■ Texte de lecture ■
- - - - -
Ce pari devrait donc nous engager à approcher notre être, comme étant plus lointain dans ce qu’il deviendra de ce qui le définit dans ce qu’il est, à travers son existence concrète.

Par cette approche, nous aurions, en fait, à parier sur l’être comme étant une concrétisation humaine spécifique et singulière du monde en création continuelle.  Le pari sur le monde se présenterait à nous, dans cette configuration, comme étant un pari sur l’être, l’être en soi, qui est à la fois un être singulier et un être réunissant en lui tous les caractères de l’humanité.

Il nous ferait mieux comprendre le vrai sens de l’égalité humaine, qui se retrouve du côté de notre attitude d’humanité, davantage que du côté de notre constitution physique, psychologique ou sociale.

L’égalité n’a, en fait, aucun fondement naturel, car il n’existe pas d’individus qui soient totalement semblables les uns aux autres. C’est, par conséquent, seulement par notre attitude d’égalité, basée sur ce pari, que nous arriverons à communiquer ensemble, par delà nos différences.  C’est aussi par cette attitude que nous parviendrons à compatir avec les souffrances des autres, au-delà de l’espace de nos sensations directes, et à les aimer malgré nos tendances égoïstes.

Parier sur le monde nous engage, de ce fait, sur le chemin de notre humanité, en nous ouvrant sur l’effort nécessaire que nous aurions à mener, pour découvrir en nous l’attitude d’égalité qui nous réunit dans la différence. 

Ce pari nous réveille, du même coup, sur les épreuves auxquelles nous devrions consentir, au travers de nos liens à nous-mêmes, aux autres, et de là au monde, pour éviter de nous projeter égoïstement dans ce qui nous entoure, et pour nous empêcher de le conquérir et de l’asservir.  Il nous aide en cela à nous laisser pénétrer par le monde, en vue de le reconnaître et de nous reconnaître en lui.

Là-dessus, laissez-moi supposer, que c’est peut-être la projection comme mécanisme de défense, relevé en psychanalyse, qui nous réveille sur notre mondialité. 

En effet, le fait que nous ayons tendance à nous projeter dans le monde qui nous entoure, et à lui faire attribuer les maux qui nous déchirent et que nous voudrions éviter d’éprouver, à chaque fois que nous nous sentons menacés dans notre être, nous éveille paradoxalement sur les supports qui nous auraient manqués de la part de notre entourage pour nous réaliser selon notre promesse d’être.

Le pari sur le monde nous engage, par conséquent, à nous donner les supports nécessaires les uns aux autres pour pouvoir réparer notre tendance primaire à nous menacer, à partir de la projection de nos angoisses les uns sur les autres, tendance qui risque de s’accentuer, à mesure que monte en nous la dose de nos peurs réciproques.
- - - - -
■ Exercices à faire ■
1. D'après le texte de lecture, de quel côté se retrouve le vrai sens de l'égalité humaine ?
2. Veuillez recopier tout le passage du texte de lecture depuis « Ce pari devrait » jusqu'à « son existence concrète. ».
3. Quels qualificatifs le texte de lecture donne-t-il à « notre constitution » ?

■ Données recueillies ■
- - - - -
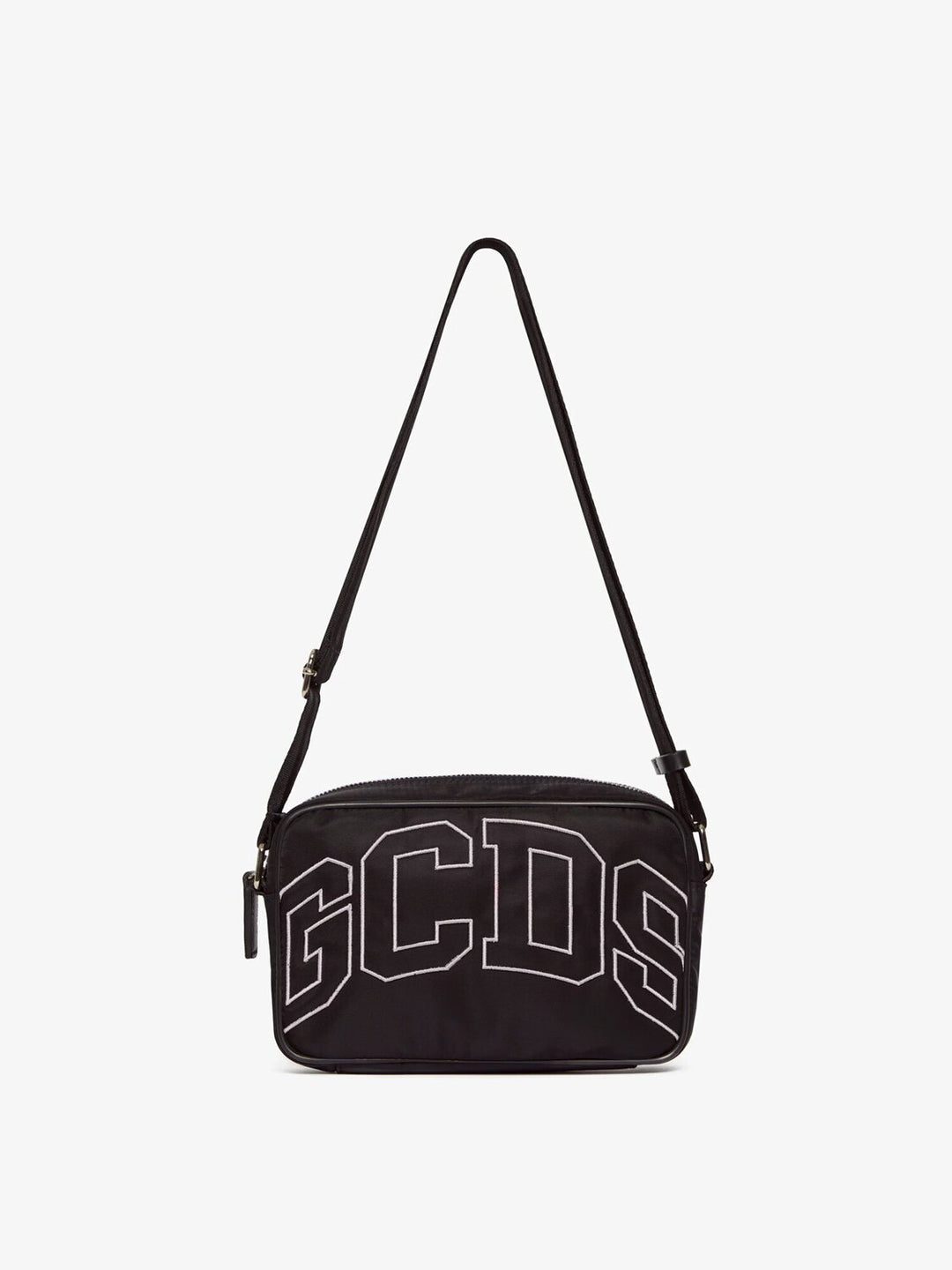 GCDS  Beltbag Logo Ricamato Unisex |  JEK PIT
- - - - -
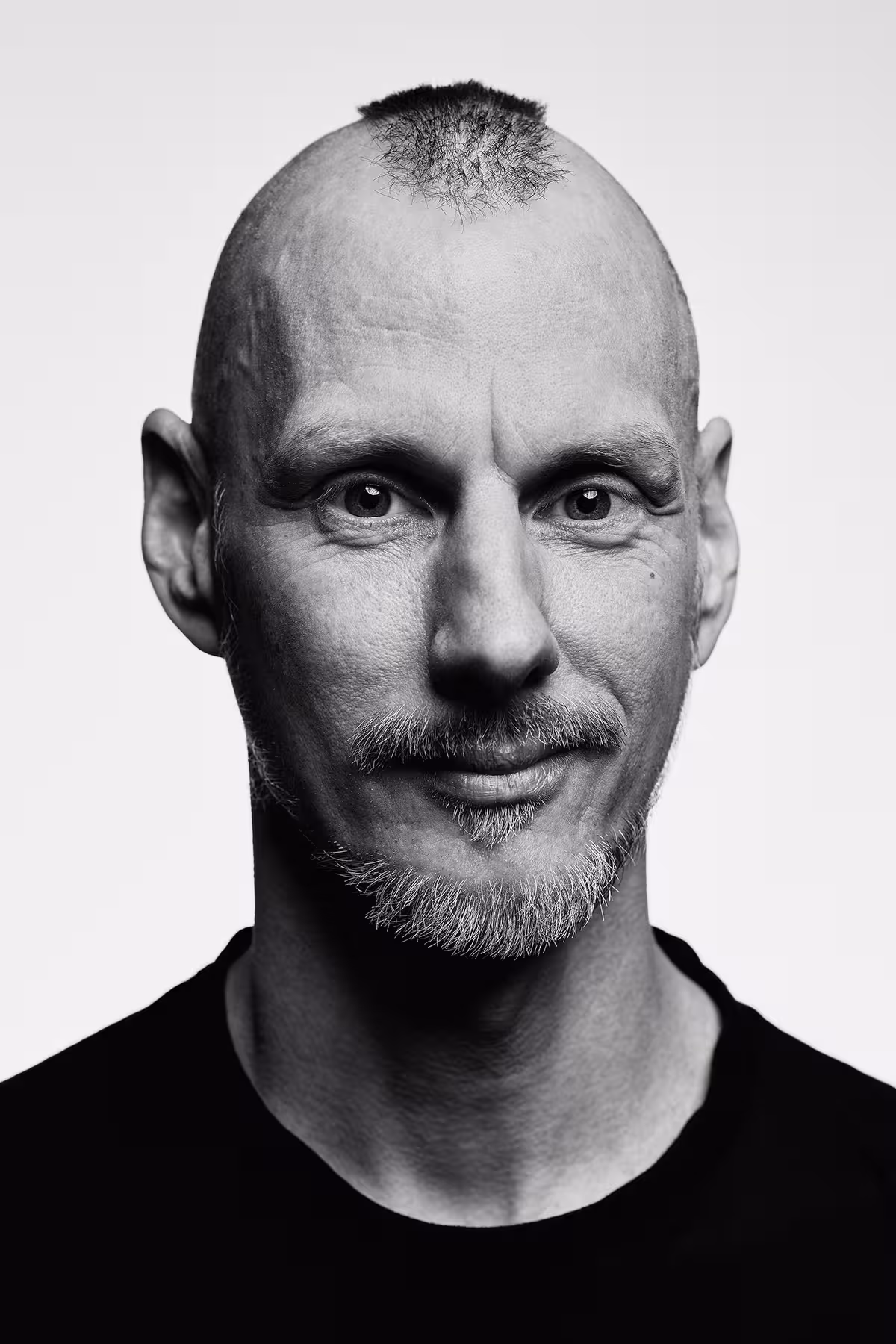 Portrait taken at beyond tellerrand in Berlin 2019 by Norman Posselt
- - - - -
■ Réponses par exercice ■
1. Du côté de notre attitude d'humanité.

2.
Ce pari devrait donc nous engager à approcher notre être, comme étant plus lointain dans ce qu’il deviendra de ce qui le définit dans ce qu’il est, à travers son existence concrète.

3. Physique, psychologique, sociale.